Supplies are limited.
It's basic law of supply/demand.
Be smart - buy energy stocks :)
There is only one ofrm of enery able to replace large quantities of hydrocarons - nuclear. That's how you'll know they are serious about shortages - when they get realistic about new nuclear plants.
Absolutely. I see no discussion from the White House or in Congress by anyone saying we need to build more nuclear plants.
The US government doesn't believe there's a problem. The wannabe experts have been saying we're about to run out for over 100 years. But current known capacity is greater today than at anytime in the past.
The peak oil crap is just crap.
Capitol idea. Let the jihadees drink the few puddles of crude oil we leave them.
"Oil demand continues to rise.
Supplies are limited.
It's basic law of supply/demand.
Be smart - buy energy stocks :)
One additional point, once OPEC's 'nuclear' Iran is confronted another round of rocketing oil prices will be in the making.
You are correct. Thanks for posting that informative link on exposing the peak oil myth.
Then you aren't listening. As part of his energy plan Bush proposes increasing nuclear energy. He gave a several speechs about it.
Is that you, Neil Cavuto?
Basic law of supply/demand? Experience has shown through the ages, speculation trumps actual facts, and the law of supply and demand can be manipulated by cartels, monopolies, and rumor causing runs on the market due to hysteria. Some call that law CAUSE AND EFFECT.
Oil is running out? Some say oil ran out in Pennsylvania to prove that oil is finite. My GMIL is still receiving money from her Pennsylvania oil rights. Her land is still producing. And I understand the natural gas lease is producing as well. Guess the oil didn't run out.

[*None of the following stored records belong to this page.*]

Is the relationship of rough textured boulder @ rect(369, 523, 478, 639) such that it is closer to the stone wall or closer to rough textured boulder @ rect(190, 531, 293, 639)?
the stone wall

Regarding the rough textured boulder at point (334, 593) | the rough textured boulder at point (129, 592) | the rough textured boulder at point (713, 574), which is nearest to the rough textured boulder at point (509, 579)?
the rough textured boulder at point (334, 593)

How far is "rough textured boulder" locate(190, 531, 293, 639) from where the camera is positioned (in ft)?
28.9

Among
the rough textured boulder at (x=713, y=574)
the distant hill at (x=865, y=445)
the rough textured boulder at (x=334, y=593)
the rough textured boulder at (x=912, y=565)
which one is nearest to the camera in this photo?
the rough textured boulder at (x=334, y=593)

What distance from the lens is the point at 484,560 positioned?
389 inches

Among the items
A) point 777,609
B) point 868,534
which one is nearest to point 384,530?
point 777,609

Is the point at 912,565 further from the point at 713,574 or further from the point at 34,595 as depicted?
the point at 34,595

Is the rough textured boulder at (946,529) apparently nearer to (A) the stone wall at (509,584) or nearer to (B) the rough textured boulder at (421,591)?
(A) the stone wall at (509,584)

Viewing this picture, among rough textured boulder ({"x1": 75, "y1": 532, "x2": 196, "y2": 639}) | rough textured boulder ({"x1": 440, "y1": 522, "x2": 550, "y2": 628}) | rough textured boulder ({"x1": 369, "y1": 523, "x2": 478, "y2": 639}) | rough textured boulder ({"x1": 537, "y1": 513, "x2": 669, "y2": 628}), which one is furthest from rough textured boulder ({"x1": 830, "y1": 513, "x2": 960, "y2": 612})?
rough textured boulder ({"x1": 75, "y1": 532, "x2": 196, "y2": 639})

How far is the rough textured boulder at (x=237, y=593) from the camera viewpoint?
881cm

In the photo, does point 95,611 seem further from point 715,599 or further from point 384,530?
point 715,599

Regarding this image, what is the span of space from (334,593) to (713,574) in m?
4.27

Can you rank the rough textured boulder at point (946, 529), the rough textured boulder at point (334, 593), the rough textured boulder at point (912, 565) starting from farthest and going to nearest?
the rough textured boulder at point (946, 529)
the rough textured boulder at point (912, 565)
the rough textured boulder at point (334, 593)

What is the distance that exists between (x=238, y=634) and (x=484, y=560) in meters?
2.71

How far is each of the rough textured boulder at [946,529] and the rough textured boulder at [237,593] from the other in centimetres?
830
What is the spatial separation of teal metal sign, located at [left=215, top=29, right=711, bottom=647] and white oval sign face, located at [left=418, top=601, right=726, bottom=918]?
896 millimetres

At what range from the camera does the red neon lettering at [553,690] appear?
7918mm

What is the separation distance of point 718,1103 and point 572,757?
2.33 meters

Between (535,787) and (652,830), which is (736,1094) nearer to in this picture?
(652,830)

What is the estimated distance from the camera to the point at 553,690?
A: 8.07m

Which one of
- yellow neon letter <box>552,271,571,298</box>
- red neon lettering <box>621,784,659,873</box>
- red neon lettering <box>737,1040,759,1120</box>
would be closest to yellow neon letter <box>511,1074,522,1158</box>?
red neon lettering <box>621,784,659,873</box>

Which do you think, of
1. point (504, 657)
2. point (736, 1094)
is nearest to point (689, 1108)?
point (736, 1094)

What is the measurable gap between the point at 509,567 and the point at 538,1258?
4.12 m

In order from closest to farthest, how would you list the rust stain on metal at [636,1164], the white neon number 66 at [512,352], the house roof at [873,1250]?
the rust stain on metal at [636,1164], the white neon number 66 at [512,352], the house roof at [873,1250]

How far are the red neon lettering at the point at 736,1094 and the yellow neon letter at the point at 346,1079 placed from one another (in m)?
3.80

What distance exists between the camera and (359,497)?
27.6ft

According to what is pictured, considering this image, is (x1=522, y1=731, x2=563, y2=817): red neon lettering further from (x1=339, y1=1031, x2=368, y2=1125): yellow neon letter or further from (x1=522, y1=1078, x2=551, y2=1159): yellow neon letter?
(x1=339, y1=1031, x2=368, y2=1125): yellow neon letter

Oil peaked? Oil companies are sitting atop capped fields that were idled during oil at $14, not because they were not producing. Some wells may be dry (and some think there's evidence that dry wells are pooling up again while others say new drilling technology can access wells better than in 1907) but most capped wells are good to go AS IS. Oil hasn't peaked--not even in known reserves, so say many guys in the field.
Graphs show output of all countries? Accepting your evidence on face value, I found the graphs should read "known uncapped reserves". Untapped and capped reserves do not even figured into the graph's equation.
Oil is a finite fossil fuel? New research finds oil may be abiotic liquid and not a substance derived from fossils, as was once believed. New theories say that oil is a natural substance that flows under the earth's crust and pools, especially near the surface at various faultlines in the earth's crust. Easy oil is the liquid that requires the least amount of money to drill and pump. AS technology increases so too does the ease of extracting the oil. And I haven't even mentioned extracting oil from natural gas, oil shale, oil sand, and coal. The US and Canada have the largest "known" coal deposits in the world.
China will surpass US in consumption? Some see all those "well-paid" chinese workers buying gas at the same market value as the US, with the communist tax system. I don't. And I don't believe the chinese slave-labor will to buy Y200,000 SUVs. Europeans that are relatively rich compared to China use mass transit and other forms of transportation due to the cost of fuel--that is, their low wages in socialist utopia versus fuel prices with excessive taxation. Why do we speculate the rise of China. IMO their oil consumption is due to their infrastructure growth which is now declining, as is their steel consumption, not by a billion chinese driving Suburbans.
US produces less than 15% of the world's oil? True. But production and potential production are two different animals. Oil companies know the reserve potential in Alabama, Mississippi, Carolinas, Florida, California, Oregon, Washington, New Jersey, Long Island, and Massachusetts, as well as the untapped reserves in the western states and Alaska--to name a few locations--that are enormous, untapped, and unmapped on your graphs. I would also like to turn your attention to new studies on the true potential of USSR production, and the news says that reserves in USSR are far greater than perhaps the Mideast combined.